Sidestep 2.5 – let’s make a commit


This search for the correct device has been heavily abridged. In the original telling, I had to open my setup almost all the way to the kernel before I realised why nothing worked. Also, I did not enjoy this dmesg log showing itself to me every time I unlock my computer. Since we’re here – why not go and write a short commit?

We need to find two things – the place where I2C HID devices are handled, and the place where their quirks are stored. Here. Let’s not think too hard and look at the error: incomplete report. Let’s make it complete.

bad-input-size

Add a new quirk, let’s call it I2C_HID_QUIRK_BAD_INPUT_SIZE or something like that. To keep the theming.

quirk

Also let’s add our device to the list of quirked. What we’ve done so far:

1. Looked up “i2c hid linux kernel” in a search engine. Clicked the 4th result in DuckDuckGo.

2. Wrote three (!) words in English – BAD_INPUT_SIZE

3. Added one to BIT(4). Result – BIT(5).

4. Added a number to hid-ids.h – the ID of our device (not illustrated, but it’s similar in difficulty)

We’re programmers, let’s do some programming now.

See the line:
ret_size = ihid->inbuf[0] | ihid->inbuf[1] << 8;

And then it complains that ret_size is not what it ones.

Whenever our quirk is active, let’s do this but backwards.

if-condition

Send the patch to the mailing list… (test it beforehand!). To be honest, getting into that mailing list was trickier than the actual patch. It’s not simple by any means.

applied

That’s it!

Step 3 – driver!


At this point I remembered – I was trying to write a driver. Decided I won’t commit that to kernel yet – questions began arising, at this point you really have to think some. If anyone reading this is good at kernel and can consult me, I’d be glad to talk.

Let’s open python. (Used to be bash, but you change your mind very quickly with that sort of language). Let’s use the popular tool /dev/hidraw.

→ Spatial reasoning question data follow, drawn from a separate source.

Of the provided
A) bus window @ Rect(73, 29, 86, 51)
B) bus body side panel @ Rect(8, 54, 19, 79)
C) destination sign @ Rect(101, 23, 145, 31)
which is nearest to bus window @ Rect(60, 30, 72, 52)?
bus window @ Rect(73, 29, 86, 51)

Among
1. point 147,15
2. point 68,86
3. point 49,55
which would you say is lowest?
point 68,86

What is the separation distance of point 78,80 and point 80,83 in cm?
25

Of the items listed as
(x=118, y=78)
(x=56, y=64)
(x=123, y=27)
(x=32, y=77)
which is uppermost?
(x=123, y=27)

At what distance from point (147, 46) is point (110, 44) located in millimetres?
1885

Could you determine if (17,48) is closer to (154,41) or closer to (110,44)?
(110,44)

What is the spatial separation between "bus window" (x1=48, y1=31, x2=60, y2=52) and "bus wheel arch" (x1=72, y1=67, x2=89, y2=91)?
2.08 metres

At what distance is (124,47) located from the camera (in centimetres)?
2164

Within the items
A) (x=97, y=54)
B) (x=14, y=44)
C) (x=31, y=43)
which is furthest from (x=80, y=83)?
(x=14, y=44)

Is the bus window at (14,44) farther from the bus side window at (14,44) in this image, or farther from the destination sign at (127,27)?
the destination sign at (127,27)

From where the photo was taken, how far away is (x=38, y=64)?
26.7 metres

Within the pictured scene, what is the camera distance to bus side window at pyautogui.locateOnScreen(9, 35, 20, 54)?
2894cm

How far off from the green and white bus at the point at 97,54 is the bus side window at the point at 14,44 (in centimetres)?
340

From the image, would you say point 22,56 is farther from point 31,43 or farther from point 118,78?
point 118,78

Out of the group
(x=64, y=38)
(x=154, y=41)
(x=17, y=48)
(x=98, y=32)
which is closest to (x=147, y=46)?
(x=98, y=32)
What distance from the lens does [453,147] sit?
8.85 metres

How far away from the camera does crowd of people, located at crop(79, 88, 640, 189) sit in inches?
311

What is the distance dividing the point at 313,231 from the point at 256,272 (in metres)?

/dev/hidraw0, /dev/hidraw1 — how do those files work, anyways? For simple I/O you can use them as any other, and it seems that is would just work. And GetFeature and SetFeature – well, that’s a different story entirely.

StackOverflow (or someone else, I can’t remember) told me I would have to look into something called ioctl. It’s a special way of working with uncommon files like HID devices, terminals and similar disgusting things.

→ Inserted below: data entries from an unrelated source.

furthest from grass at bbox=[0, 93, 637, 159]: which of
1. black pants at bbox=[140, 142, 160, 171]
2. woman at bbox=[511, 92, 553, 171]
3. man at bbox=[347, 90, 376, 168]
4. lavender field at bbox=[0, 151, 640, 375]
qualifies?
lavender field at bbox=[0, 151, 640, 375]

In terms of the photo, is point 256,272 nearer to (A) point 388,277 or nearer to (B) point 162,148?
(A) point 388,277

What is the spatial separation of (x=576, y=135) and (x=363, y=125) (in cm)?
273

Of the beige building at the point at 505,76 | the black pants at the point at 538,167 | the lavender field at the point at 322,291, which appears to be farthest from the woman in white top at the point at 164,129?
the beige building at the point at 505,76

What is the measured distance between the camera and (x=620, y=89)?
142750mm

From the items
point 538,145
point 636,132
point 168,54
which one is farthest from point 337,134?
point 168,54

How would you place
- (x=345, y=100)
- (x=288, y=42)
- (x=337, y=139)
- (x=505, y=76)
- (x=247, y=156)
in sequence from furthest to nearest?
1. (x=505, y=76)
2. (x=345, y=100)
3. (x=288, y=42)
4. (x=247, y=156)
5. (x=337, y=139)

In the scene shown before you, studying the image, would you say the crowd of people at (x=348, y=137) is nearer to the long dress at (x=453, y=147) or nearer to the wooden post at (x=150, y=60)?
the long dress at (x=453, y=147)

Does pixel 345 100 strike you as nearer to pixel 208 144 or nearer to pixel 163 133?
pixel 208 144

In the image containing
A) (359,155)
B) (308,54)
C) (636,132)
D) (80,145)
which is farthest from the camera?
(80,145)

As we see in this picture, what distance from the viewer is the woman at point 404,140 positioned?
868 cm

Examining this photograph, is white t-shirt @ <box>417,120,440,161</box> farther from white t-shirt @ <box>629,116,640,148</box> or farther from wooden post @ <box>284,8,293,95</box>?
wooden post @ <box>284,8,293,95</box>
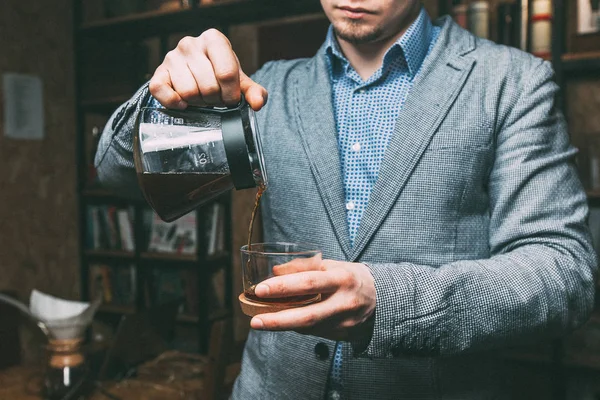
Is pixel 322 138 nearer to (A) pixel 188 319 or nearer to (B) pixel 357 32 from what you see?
(B) pixel 357 32

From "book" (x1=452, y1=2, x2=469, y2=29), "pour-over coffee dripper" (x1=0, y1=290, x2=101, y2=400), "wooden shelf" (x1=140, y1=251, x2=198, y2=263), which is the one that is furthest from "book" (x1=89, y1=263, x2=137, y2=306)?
"book" (x1=452, y1=2, x2=469, y2=29)

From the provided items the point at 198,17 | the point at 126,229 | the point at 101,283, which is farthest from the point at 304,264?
the point at 101,283

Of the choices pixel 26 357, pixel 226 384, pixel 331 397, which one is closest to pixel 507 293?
pixel 331 397

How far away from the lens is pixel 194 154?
93cm

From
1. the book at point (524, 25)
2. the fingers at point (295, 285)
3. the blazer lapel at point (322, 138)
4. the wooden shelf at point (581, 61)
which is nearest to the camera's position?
the fingers at point (295, 285)

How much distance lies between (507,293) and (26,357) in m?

It seems simple on the surface – you give it an open file handle (not Python-level, OS-level! Read more on OS handles here if you'd like to know.), some number and a buffer – and then it does something with that buffer and gives it back to you. I’m not trying to be witty here, it’s just that it’s almost fully implementation-dependent. Here’s an example: 0xC0114806. What’s that? That’s SetFeature. That’s also

(6 << 29) | (ord('H') << 8) | (0x06 << 0) | (0x11 << 16).

The first 6 means the file will be open both for reading and for writing. We only write, but the docs said 6 that means we put 6. Ord(‘H’) stands for HID. Sometimes it stands for other things, depending on the file. But now it’s HID.

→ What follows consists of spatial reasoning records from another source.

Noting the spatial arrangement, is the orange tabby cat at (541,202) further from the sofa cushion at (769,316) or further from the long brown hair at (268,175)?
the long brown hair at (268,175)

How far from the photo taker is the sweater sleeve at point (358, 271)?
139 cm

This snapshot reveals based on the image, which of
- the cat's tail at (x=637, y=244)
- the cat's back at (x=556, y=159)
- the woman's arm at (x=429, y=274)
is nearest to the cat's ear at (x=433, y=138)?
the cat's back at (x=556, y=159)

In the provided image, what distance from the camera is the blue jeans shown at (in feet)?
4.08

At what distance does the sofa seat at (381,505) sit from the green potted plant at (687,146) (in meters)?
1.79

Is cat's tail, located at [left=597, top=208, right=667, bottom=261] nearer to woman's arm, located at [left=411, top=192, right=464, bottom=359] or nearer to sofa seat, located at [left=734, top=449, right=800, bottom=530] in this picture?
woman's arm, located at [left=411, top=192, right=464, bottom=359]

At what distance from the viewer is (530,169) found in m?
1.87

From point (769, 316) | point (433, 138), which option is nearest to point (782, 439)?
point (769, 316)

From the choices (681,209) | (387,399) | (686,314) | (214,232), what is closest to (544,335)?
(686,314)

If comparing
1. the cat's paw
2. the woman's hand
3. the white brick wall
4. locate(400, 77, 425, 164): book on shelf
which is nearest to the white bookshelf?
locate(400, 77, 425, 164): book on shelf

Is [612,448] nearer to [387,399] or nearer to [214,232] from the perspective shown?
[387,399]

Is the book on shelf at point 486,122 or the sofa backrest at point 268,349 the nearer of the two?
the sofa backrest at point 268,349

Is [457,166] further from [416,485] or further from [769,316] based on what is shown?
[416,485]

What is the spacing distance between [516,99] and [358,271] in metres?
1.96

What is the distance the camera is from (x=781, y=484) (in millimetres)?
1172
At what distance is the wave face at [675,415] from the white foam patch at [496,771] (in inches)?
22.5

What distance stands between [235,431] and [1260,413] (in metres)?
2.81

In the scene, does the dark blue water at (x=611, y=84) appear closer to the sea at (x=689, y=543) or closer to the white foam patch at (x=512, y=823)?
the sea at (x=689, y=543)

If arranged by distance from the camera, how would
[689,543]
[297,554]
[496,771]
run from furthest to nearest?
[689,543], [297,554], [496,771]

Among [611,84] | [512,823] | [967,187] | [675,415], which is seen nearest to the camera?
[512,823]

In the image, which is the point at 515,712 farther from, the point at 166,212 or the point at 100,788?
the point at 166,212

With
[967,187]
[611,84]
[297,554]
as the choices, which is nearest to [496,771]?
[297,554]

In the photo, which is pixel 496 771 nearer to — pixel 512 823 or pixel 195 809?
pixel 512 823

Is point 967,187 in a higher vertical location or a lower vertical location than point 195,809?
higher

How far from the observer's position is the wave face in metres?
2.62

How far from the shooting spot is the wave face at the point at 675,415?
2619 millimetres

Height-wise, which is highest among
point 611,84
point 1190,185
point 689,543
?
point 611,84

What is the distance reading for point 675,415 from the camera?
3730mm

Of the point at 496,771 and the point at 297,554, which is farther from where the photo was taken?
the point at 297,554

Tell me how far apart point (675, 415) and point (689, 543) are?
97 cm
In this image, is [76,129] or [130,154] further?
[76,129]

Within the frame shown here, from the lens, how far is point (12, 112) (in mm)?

0x06 is the command itself. Sixth command of HID is SetFeature, which we need. And the last part? The buffer’s size.

All that remains is putting it together into an ioctl call, and you get a driver. It works..

Afterword from the author


Hope the article was an interesting read. Even a useful read, possibly. Some parts were omitted or shortened for brevity – a more observant reader might notice that the driver can read the keyboard’s current state, and the set_status function has a second ioctl call that wasn’t even mentioned in the text. Hardware development and the Linux kernel are big things, and one tale won’t cover it all. And in the end of the day, maybe the article isn’t about this. Maybe it’s just about how doing something small and good, for open-source or for yourself, is not hard at all. You just need to find a week’s worth of free evenings, some tea and a wish to dig around in code.